Identifying blank body on a page

Hi try67,

Thank you for your prompt response! I checked the definition of this method and I don't see how it can be used in this case.

The method params are 0-based indices - how can they help me identify location on a page?

In addition, if you would like to test if a specific word (text string) is present on a page, how would you do that?

Thanks again!

As I said, it's a complex task. You'll basically need to iterate over all of the words in all of the pages to be able to determine it (although you can stop as soon as a match is made, since then you know that there's text in that area).

You can search for a specific word using a similar method and the getPageNthWord method.

Thanks for your response!

I tried using the following code to find a page that contains no more than 42 words and does not contain the word "Part n", when n is a digit. However, Acrobat freezes. Can't figure out why. Any sugestions? Thanks!

var FilterWord, numWords;

  for (var i = 0; i < this.numPages -2; i++)

  {

  numWords = this.getPageNumWords(i);

  for (var j = 0; j < numWords; j++)

  {

  var FilterWord = this.getPageNthWord(i, j);

  if (numWords < 42 && FilterWord !== ("Part " + [0-9]))

  {

  DO SMTH HERE

  }

  }

  }

There are several issues with your code. The main one is this piece of code: ("Part " + [0-9]))

This is not a valid expression. You might want to look into regular expressions for this comparison.

Also, keep in mind that the getPageNthWord method only returns one word at a time, so it can return "Part" and then "0" or "1", etc., for the next word, but not together.

Hi try67,

Thank you for your input! I'll check the regex. However, even if I remove the digits, Acrobat still dies on me.

BTW, how can I search for the word "part" with the first letter capitalized only?

Thank you!

Your comparison already does that, since it's case-sensitive.

OK, I see. Thank you!

When I remove the [0-9] wildcard, it takes ages for the script to run (on a 2500 page document ). However, it seems to ignore the instruction to search for the "Part" on a page (and if found, skip this page), and still executes the action that comes after the if condition even if the number of words is <42. Any ideas why this happens?

Thank you!

It executes the action when numWords < 42 and the word is not "Part".

Why do look at any word of the pages with 42 or more words?

Hi Bernd,

Thank you for your response!

First of all, for some reason, running the script causes Acrobat to hang for a while (may take a couple of hours) and in the end, it ignores the instruction to find pages with less than 42 words and not containing the word Part.

I created this if statement because I was looking for a way to find pages that only contain headers and footers (in total containing less than 42 words) and nothing in the body area.
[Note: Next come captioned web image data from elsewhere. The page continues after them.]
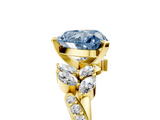 Yellow gold Fancy Blue Heart  Solitaire Marquise Twist Band with Six-Prong Setting_62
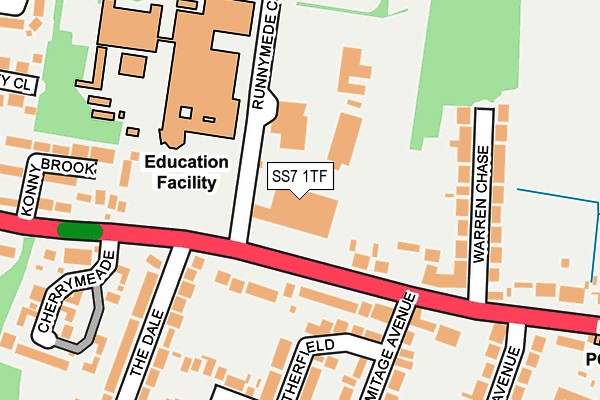 SS7 1TF map - OS OpenMap – Local (Ordnance Survey)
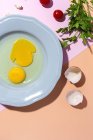 Vista aérea de huevos crudos en plato contra cáscaras de huevo y ramitas de perejil fresco sobre fondo de dos colores - foto de stock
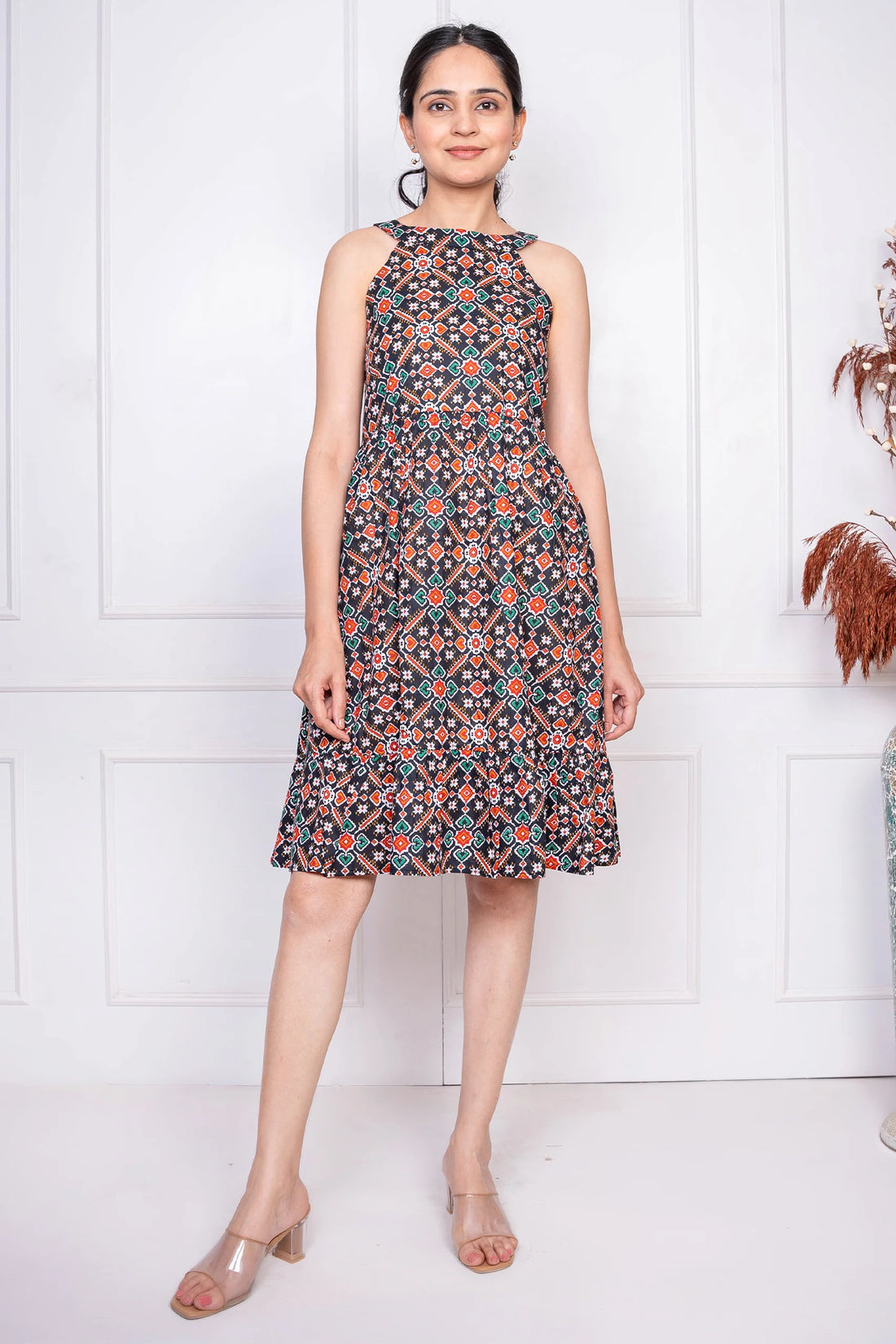Black Geometric Printed Cotton Dress for Women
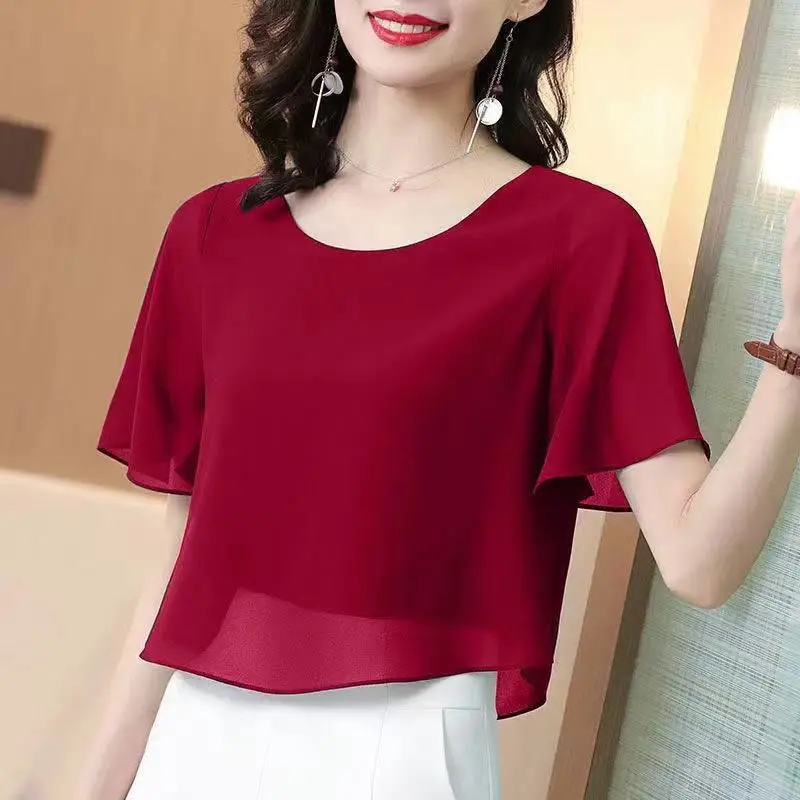Elegant Solid Color Loose Fake Two Pieces Blouse Women Clothing 2023 Summer New Casual Pullovers Office Lady Chiffon Shirt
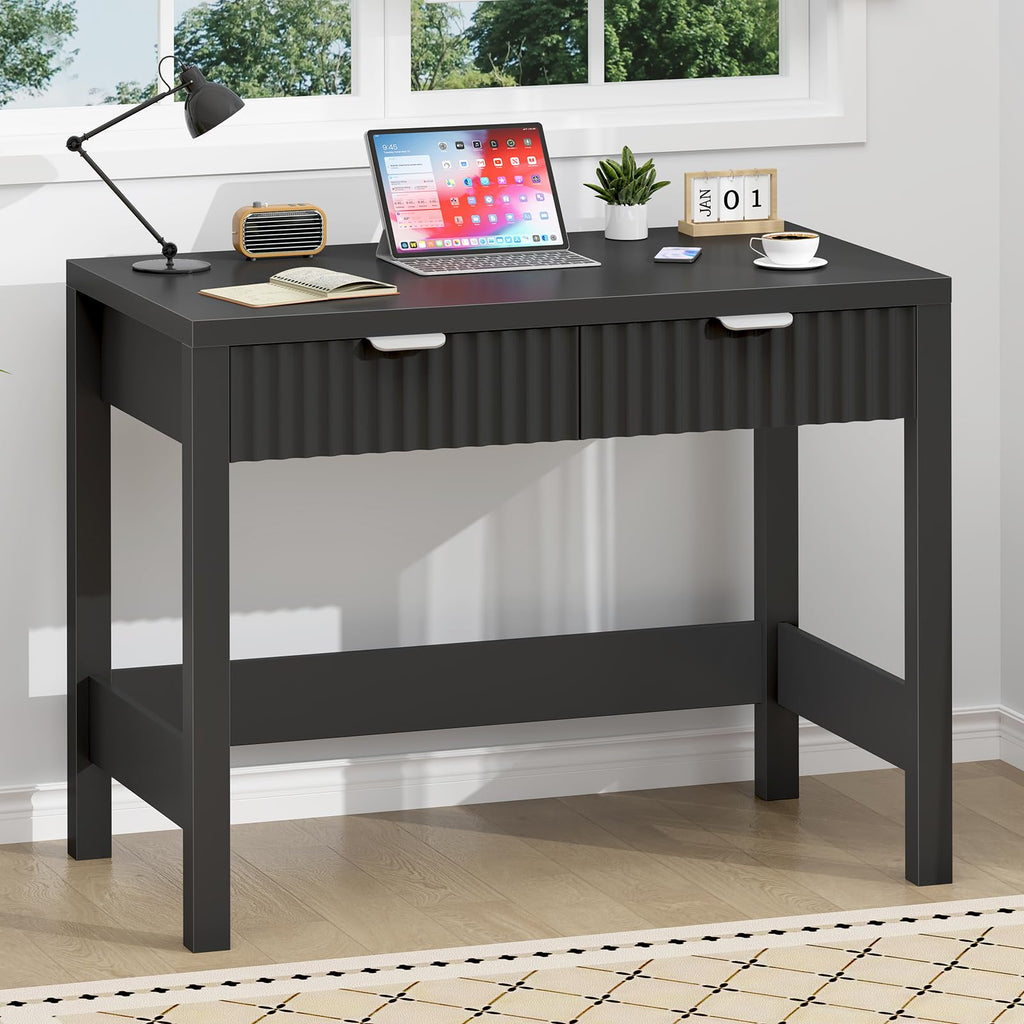 32 Inch Small Fluted Computer Desk with 2 Drawers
In addition, I don't want the action to be applied to cover pages containing the word "Part".

Do you have any suggestion on how to improve the script? Thank you!

‌You can execute the inner for loop only when numWords < 42.

You may have changed the script but

1. Bernd's point is an excellent one: if you know the page has more than 42 words clearly there is no point checking each word.

2. The time for thousands of pages is not unreasonable if you are using JavaScript for every word on every page. This can hardly be a quick test.

3. Your code DO SMTH HERE

if (numWords < 42 && FilterWord !== ("Part " + [0-9]))

  {

  DO SMTH HERE

  }

will be executed perhaps thousands of times, and will be executed on every page with less than 42 words, for every word EXCEPT the target word. I thought you wanted to detect this case.

Hi guys,

Thank you for your response!

What I am trying to do is filtering out those pages that contain the word "Part". The script is not supposed to run the action on these pages.

As you said, testing for the presence of the word "Part" is not a good solution as the action is applied when other words are detected. I guess, the solution is creating an array of all the words that are present on the page and checking if it contains the word "Part". Am i right?

Thanks!

Hi Test Screen Name,

Thank you very much for your input! The script seems to be working properly now.

BTW, what is counted as a word by JS? Is a punctuation mark or any other char counted?

Thank you!

You could read the documentation for the getPageNthWord or add a statement to display the return value form the action to the JavaScript console.

It returns a word and no white space characters or punctuation characters between words unless asked to.